Si, se que he tardado en subir los capítulos, culpad a los exámenes, una no puede estar a tantas cosas y mantener una media decente, es lo que hay, pero en ningún momento he abandonado la historia, bueno ninguna de ella, pero subo esta la primera porque hace poco ha sido el cumpleaños de mi adorado Micropuff o como otros la conoceréis Walburga Black.
Quiero dar muchísimas gracias por sus comentarios a Reyes, o también extraño mcuho los roles de esos dos, conclusión, vosotras que conoceis a su user COACCIONAD A ORION y que vuelvan
Reina Marmelade, me imagino quien te lo habrá dicho, tanto como perfecta... yo diría pasable
Orion, mi querido Orion, espero que este te guste más, no quedas tan mal como le dijiste a micropuff o al menos eso espero, y si, tu teletubbie, mi abogada de pleitos pobres me habla de ti y te extraña aunque nunca lo dirá
y a XDXDXD me gusta ver a Orion como un casanova y bueno Meredith... en el amor y la guerra todo vale y siempre debe haber daños colaterales
Os dejo con la Historia
BIBLIOTECA
Si Orion le gustaba un lugar más que Hogwarts era la casa de verano de los Black, ya que podía contemplar él sólo a si amada Walburga sin miedo a ser descubierto o que ella fuera cortejada por otros.

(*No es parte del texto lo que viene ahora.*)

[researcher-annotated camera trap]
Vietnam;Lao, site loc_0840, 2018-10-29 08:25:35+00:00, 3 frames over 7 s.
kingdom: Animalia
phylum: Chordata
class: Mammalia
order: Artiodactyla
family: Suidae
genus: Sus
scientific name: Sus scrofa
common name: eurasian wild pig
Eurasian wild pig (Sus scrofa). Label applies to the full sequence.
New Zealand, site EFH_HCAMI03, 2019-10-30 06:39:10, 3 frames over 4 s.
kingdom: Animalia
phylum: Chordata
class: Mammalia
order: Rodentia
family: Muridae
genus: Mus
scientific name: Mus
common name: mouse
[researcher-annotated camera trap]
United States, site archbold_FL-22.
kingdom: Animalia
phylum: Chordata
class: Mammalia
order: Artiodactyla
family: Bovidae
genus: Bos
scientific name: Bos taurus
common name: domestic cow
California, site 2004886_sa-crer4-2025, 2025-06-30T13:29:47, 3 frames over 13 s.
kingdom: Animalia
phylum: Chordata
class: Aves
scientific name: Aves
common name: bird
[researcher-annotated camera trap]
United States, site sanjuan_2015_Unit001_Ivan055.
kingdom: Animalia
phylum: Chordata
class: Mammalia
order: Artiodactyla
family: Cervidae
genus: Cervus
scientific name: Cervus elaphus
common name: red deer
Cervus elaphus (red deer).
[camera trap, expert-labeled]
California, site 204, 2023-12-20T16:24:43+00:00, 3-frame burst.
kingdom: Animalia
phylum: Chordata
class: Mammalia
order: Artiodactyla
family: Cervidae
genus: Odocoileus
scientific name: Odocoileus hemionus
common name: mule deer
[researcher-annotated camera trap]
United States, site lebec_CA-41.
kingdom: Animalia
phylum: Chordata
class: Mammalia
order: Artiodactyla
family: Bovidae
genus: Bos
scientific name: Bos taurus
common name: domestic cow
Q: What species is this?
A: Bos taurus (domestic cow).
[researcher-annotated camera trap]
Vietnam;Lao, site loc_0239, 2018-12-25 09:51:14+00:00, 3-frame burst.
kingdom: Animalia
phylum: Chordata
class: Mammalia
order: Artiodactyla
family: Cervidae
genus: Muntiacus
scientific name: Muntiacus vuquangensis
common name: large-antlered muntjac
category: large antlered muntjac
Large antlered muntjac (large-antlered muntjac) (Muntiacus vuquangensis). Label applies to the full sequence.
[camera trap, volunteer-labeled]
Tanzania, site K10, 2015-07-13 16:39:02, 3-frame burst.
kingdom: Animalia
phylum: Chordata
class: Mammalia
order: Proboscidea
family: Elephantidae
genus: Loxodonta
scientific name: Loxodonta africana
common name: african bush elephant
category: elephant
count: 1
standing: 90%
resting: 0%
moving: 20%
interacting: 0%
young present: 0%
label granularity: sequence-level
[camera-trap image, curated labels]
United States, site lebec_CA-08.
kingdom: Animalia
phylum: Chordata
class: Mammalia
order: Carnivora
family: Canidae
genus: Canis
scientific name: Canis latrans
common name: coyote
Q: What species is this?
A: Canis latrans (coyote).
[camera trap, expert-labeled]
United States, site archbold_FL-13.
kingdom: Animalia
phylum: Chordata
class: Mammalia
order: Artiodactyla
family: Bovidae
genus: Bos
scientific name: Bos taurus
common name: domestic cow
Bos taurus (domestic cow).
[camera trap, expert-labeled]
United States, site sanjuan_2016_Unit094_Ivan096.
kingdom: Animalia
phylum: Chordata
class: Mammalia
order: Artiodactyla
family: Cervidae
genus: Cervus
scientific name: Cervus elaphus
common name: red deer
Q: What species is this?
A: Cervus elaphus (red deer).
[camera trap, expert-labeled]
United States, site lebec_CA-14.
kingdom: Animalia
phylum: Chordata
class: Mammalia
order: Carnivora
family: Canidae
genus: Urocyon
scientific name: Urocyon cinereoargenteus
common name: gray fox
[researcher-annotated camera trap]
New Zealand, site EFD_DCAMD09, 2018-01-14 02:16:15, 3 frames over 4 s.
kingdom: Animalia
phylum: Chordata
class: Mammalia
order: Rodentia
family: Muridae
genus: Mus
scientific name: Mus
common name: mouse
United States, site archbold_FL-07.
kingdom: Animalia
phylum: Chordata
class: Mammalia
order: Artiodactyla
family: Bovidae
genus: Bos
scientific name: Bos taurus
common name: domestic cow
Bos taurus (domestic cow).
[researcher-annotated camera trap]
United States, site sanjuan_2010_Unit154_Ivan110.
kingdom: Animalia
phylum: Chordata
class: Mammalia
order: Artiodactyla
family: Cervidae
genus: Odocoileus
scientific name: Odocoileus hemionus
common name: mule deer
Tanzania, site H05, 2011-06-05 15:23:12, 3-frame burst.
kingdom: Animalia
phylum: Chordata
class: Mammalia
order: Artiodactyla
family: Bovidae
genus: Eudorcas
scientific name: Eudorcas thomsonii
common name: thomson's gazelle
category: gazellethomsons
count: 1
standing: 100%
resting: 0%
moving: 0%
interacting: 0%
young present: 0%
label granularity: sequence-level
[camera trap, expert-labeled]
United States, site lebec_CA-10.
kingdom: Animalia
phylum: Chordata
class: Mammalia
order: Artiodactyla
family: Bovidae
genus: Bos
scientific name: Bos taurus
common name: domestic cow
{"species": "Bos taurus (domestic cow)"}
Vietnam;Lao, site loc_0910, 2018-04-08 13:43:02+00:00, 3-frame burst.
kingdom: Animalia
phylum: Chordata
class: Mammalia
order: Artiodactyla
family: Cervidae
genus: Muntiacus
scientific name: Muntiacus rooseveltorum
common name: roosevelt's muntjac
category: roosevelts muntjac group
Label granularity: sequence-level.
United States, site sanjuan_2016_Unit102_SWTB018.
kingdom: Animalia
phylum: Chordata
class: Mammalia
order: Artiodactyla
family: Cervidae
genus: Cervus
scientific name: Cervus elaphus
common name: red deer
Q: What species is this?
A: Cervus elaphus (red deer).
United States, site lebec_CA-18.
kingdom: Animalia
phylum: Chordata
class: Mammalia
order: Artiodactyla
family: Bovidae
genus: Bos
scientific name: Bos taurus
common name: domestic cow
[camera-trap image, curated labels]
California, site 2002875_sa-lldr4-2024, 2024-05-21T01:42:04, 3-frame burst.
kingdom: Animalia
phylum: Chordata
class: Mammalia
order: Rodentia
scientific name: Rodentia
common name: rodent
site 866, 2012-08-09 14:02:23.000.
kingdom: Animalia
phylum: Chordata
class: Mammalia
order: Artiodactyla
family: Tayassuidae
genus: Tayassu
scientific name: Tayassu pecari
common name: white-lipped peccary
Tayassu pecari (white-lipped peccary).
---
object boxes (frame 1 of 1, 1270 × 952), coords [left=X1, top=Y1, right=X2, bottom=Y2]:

Las únicas otras figuras masculinas en varios kilómetros eran Cygnus y Alphard, y eso le llenaba de tranquilidad.
Aunque eso seguía sin facilitarle la idea de acercarse a ella,
Cuando era joven todo era más fácil, estar con ella, hablar con ella, jugar, hacerla reir… Ahora todo había cambiado, Habían crecido y Orion no podía estar cerca de su amada Walbur sin que sus palabras sonasen crueles o despectivas, todo con el objetivo de ocultar su necesidad de ella, de su olor, de sus palabras, de su sonrisa, del brillo de sus ojos o el sonrojo de sus mejillas. Todo su cuerpo reaccionada tan solo con sentirla cerca.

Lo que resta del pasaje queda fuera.